Pro-Publica has revealed another horrific story, this one about Amber Nicole Thurman, a healthy 28-year-old Georgia citizen. In 2022, she was planning to start nursing school when she found out she was pregnant with twins. She felt she needed an abortion to preserve her plans for a more secure future for herself and her 6-year-old son, but Georgia had enacted a 6-week abortion ban, and she’d just passed the deadline.

She waited, hoping the law would be changed, but eventually she  took time off from work and borrowed a car in order to get a surgical abortion in North Carolina. Though she and her best friend woke up at 4 a.m. for the drive, heavy traffic caused her to miss her appointment. The clinic couldn’t hold Thurman’s spot, because it was inundated with women from other states where bans had taken effect. It offered her a medication abortion instead.
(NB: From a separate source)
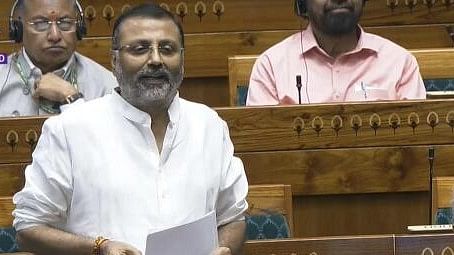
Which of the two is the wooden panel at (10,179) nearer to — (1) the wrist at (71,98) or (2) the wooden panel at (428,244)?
(1) the wrist at (71,98)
Medication abortion is usually safe and effective, but in a small percentage of cases, women end up needing either another dose of misoprostol, one of the two drugs in the regimen, or surgery. That’s what happened to Thurman. Days after taking her second pill, she was in pain and bleeding heavily. The clinic in North Carolina would have offered her free follow-up care, but it was too far away.

Eventually, suffering a severe infection, she passed out and ended up in a hospital in suburban Atlanta. She needed surgery, but doctors waited 20 hours to operate as her condition worsened, and she died. A state medical review committee ruled her death “preventable.” As in other states where women have been denied routine abortion care, Georgia’s ban includes an exception for procedures “necessary in order to prevent the death of the pregnant woman or the substantial and irreversible physical impairment of a major bodily function.”

But as case after case has shown, hospitals aren’t sure how to interpret this language, especially with the threat of prison time hanging over everyone involved. So medical staff sometimes hesitate to act until the threat to a woman’s life is undeniable, at which point it may be too late. As it was for Anna Nicole.

Another example: In Ireland, an otherwise healthy 31-year-old woman died of septicemia in 2012 after doctors refused to treat her for a miscarriage as long as her fetus had a heartbeat. This proved too much for even staunchly Catholic Ireland, and her case helped galvanize support for a national referendum in 2018 to make abortion legal. It passed in a landslide.

Question: How many more stories of senseless suffering before these cruel laws become politically untenable?